The question was asked, ‘What happened to the chestnut mare?’….and the answer was one we all hated…’She was bought by the knackery’
Rescuers know the meat men and it was established that Laura Jane had been bought by a Melbourne knackery.
This same knackery was the subject of an undercover investigation.
Beware footage here is very confronting.
and also see
After a number of rapid telephone calls, a rescuer offered to take Laura Jane, with some financial assistance for the purchase price.
We made contact with the knackery and secured Laura Jane.
She still had to make the journey to Melbourne and had to stay at the knackery until she could be collected.
On the Sunday she was collected from the knackery. As she was being taken from the yards a grey mare tried to follow….see https://honeyspledge.org/2013/05/25/charlottes-fate/
Here is how Laura Jane looked now just nine days after her last race. Transported from Geelong to Echuca, at the saleyards, trucked from Echuca to Melbourne and kept in the yards.
Laura Jane was given a new name and went off to be rehabilitated and to be trained as a riding horse, with the contractual requirement she would be rehomed under a contract to protect her future.
The months passed and there were positive updates regarding her overall nature and progress.
Then it became apparent, through the rescue network, that there was a problem. The full story is confidential, but Honey’s Pledge became aware that Laura Jane was at a property known for issues in regard to animal welfare.
Fortunately we were able to arrange immediately to collect Laura Jane.
We found a listless horse, looking aged for her years, covered in bites and kicks, with pressure sores, and a low body score. Even her manure showed that she had been eating dirt to ‘survive’.
She was taken direct to our vet practice and left as an inpatient to make sure she had the best care while she was fully checked, restarted on food and water and treated for parasites. This is a critical stage with rescue as horses can go downhill rapidly with colic.
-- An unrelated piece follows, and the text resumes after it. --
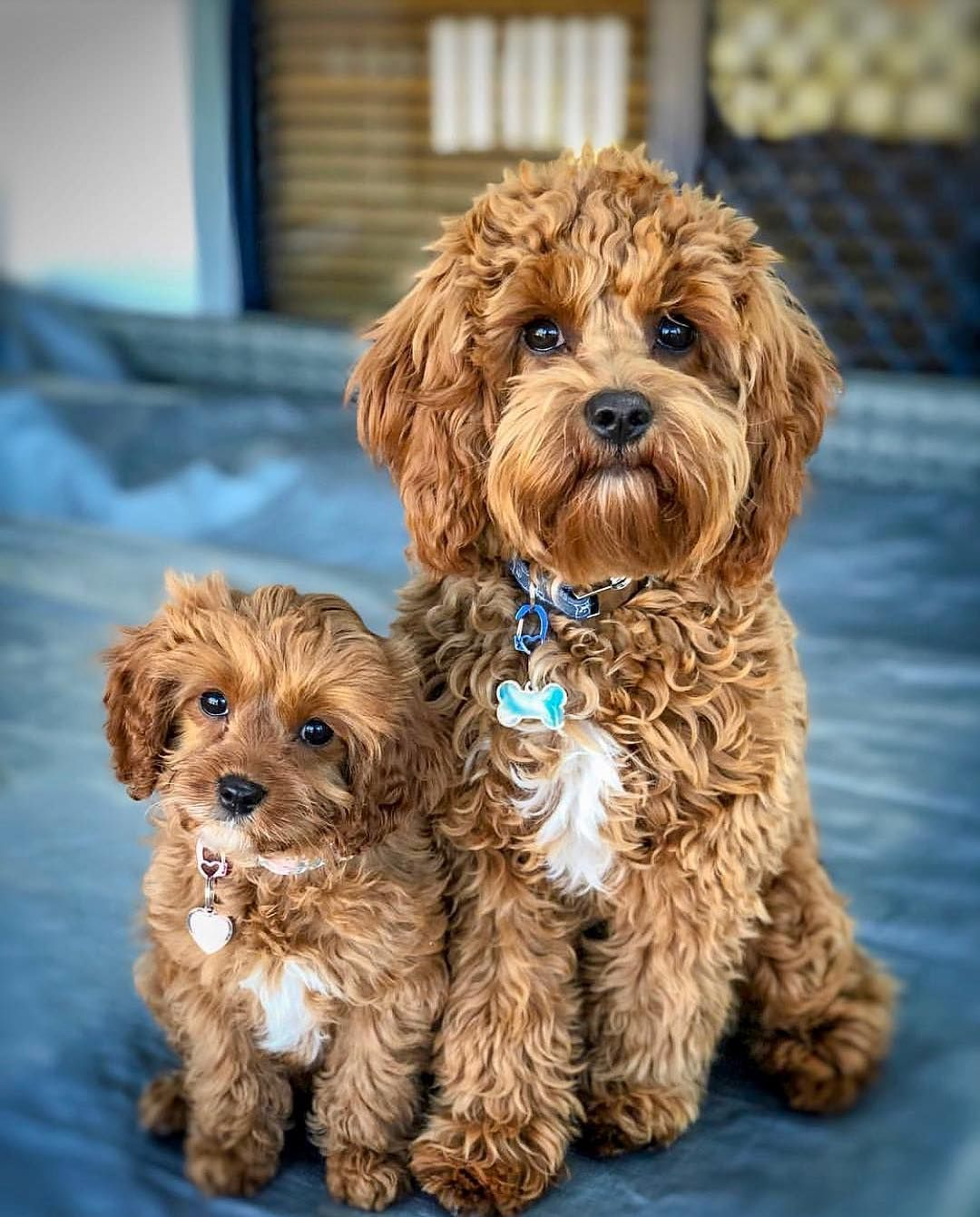 Cavapoo Puppies Are Very Expressive And Social That Makes Them Very Friendly And A Perfect Pet Allergies Season In 2020 Cavapoo Puppies Puppies Cute Dogs And Puppies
We also changed her name as a symbol of a new future to Sophie, meaning ‘wisdom’.
Sophie then came back to Honey’s Pledge to gain condition. She settled in well and over time her bites and kicks healed, and after two months her pressure sores resolved.
Sophie has one fear, being without food. This leads her to be aggressive at ‘defending’ her food, and unfortunately she caught her hind fetlock in a loose strand of wire. The injury was severe, cutting to the joint.
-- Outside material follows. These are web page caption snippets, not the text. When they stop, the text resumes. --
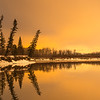Leaning Trees along the Kootenay River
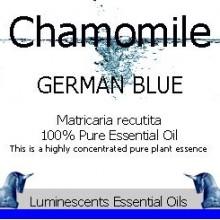 German Blue Chamomile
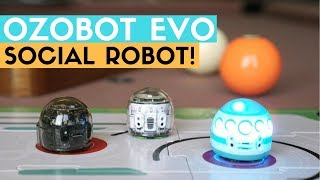 Ozobot Evo Review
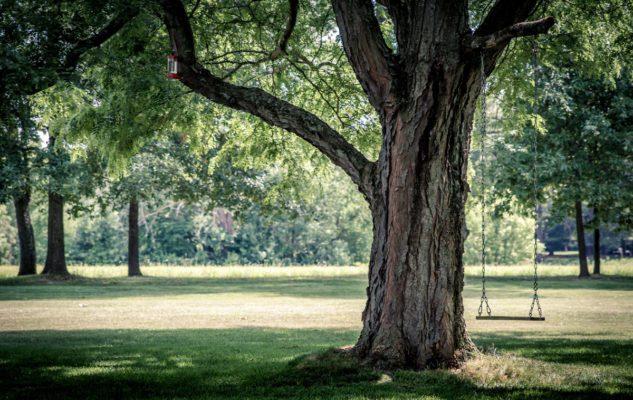 1000 alberi per Torino a Parco Dora per la Giornata dell'Albero 2018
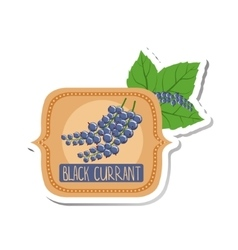 Black Currant Bright Color Jam Label Sticker vector image vector image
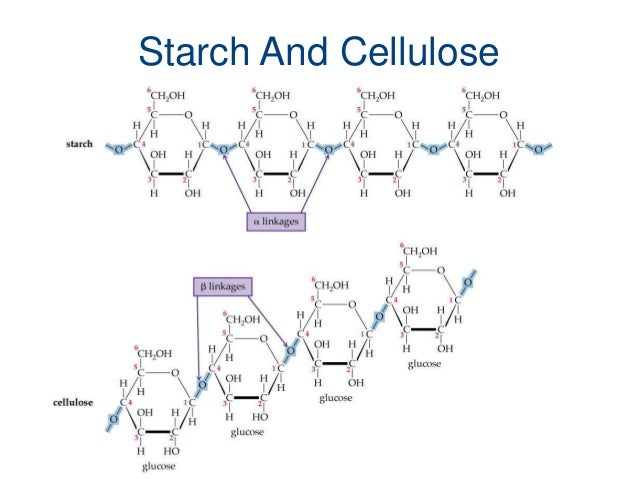 chemistry and carbohydrates essay Biochemistry questions and answers with explanation for interview, competitive examination and entrance test fully solved examples with detailed answer description, explanation are given and it would be easy to understand.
Our wonderful vet’s attended and with their care and some prolonged nursing Sophie’s leg is healing. The damage means Sophie can never be ridden and will have a possible weakness in the fetlock joint.
It does not appear to slow her down as she prances with paddock mate Ruth, her ‘twin’. https://honeyspledge.org/?s=ruth
Every day I look out of my window and see these two together, both ‘wastage’ from the racing industry. Sophie could so easily have been Nature’s Child if fate had not intervened. I rejoice in watching their life now free of fear, with plentiful food, water, shelter, companionship.
The next stage is now underway. A wonderful family wants to adopt Sophie as a companion. They are happy to care for her in exchange for love, nothing more, nothing less.
In order to rescue, it is essential that there are new safe homes out there, to make room for the next ‘choice’.
No we cannot save them all, but with your help we can save more.